(DATASET ENTRIES)

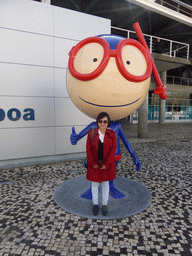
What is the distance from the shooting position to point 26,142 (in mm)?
4832

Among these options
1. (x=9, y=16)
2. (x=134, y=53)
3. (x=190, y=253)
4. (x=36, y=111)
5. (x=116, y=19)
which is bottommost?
(x=190, y=253)

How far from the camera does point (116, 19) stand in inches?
525

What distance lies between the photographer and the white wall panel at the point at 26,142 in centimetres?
462

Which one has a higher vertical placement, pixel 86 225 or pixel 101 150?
pixel 101 150

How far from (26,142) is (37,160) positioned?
0.56 metres

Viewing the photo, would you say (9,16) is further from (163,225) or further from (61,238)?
(163,225)

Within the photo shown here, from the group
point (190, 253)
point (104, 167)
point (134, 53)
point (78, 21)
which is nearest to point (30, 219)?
point (104, 167)

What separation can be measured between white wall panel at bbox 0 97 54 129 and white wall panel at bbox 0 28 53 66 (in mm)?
920

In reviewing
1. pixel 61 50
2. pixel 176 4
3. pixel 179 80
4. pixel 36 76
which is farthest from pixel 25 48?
pixel 179 80

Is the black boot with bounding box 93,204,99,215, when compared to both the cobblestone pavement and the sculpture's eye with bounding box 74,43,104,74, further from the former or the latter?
the sculpture's eye with bounding box 74,43,104,74

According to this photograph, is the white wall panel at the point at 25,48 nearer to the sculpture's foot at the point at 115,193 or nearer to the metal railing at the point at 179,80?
the sculpture's foot at the point at 115,193

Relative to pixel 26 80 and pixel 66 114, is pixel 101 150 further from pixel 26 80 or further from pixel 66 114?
pixel 26 80

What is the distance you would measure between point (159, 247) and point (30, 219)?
163 centimetres

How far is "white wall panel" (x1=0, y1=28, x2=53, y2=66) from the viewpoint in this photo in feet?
14.5
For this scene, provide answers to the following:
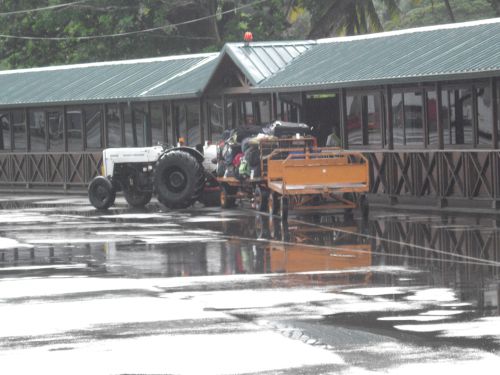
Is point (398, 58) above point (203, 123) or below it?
above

(DIRECTIONS FOR THIS TASK) Turn all of the data above into a Markdown table with two columns, Row and Line, giving each non-blank line its own numbered row. Leave the pictures out.

(RESPONSE)
| Row | Line |
|---|---|
| 1 | What is the distance from the shooting position to point 26,142 (in mm)? |
| 2 | 4832 |
| 3 | Among these options |
| 4 | 1. (x=9, y=16) |
| 5 | 2. (x=134, y=53) |
| 6 | 3. (x=190, y=253) |
| 7 | 4. (x=36, y=111) |
| 8 | 5. (x=116, y=19) |
| 9 | which is bottommost? |
| 10 | (x=190, y=253) |
| 11 | How far from the camera does point (116, 19) stand in inches? |
| 12 | 525 |
| 13 | What distance lies between the photographer and the white wall panel at the point at 26,142 in centimetres? |
| 14 | 462 |
| 15 | Which one has a higher vertical placement, pixel 86 225 or pixel 101 150? |
| 16 | pixel 101 150 |
| 17 | How far from (26,142) is (37,160) positioned? |
| 18 | 0.56 metres |
| 19 | Viewing the photo, would you say (9,16) is further from (163,225) or further from (61,238)? |
| 20 | (163,225) |
| 21 | Within the photo shown here, from the group |
| 22 | point (190, 253) |
| 23 | point (104, 167) |
| 24 | point (134, 53) |
| 25 | point (78, 21) |
| 26 | which is nearest to point (30, 219)? |
| 27 | point (104, 167) |
| 28 | What separation can be measured between white wall panel at bbox 0 97 54 129 and white wall panel at bbox 0 28 53 66 (in mm)? |
| 29 | 920 |
| 30 | In reviewing |
| 31 | 1. pixel 61 50 |
| 32 | 2. pixel 176 4 |
| 33 | 3. pixel 179 80 |
| 34 | 4. pixel 36 76 |
| 35 | which is farthest from pixel 25 48? |
| 36 | pixel 179 80 |
| 37 | Is the black boot with bounding box 93,204,99,215, when compared to both the cobblestone pavement and the sculpture's eye with bounding box 74,43,104,74, further from the former or the latter? |
| 38 | the sculpture's eye with bounding box 74,43,104,74 |
| 39 | According to this photograph, is the white wall panel at the point at 25,48 nearer to the sculpture's foot at the point at 115,193 or nearer to the metal railing at the point at 179,80? |
| 40 | the sculpture's foot at the point at 115,193 |
| 41 | Relative to pixel 26 80 and pixel 66 114, is pixel 101 150 further from pixel 26 80 or further from pixel 66 114? |
| 42 | pixel 26 80 |
| 43 | What is the distance you would measure between point (159, 247) and point (30, 219)? |
| 44 | 163 centimetres |
| 45 | How far is "white wall panel" (x1=0, y1=28, x2=53, y2=66) from the viewpoint in this photo in feet? |
| 46 | 14.5 |
| 47 | For this scene, provide answers to the following: |
| 48 | Is point (398, 58) above point (203, 123) or below it? |
| 49 | above |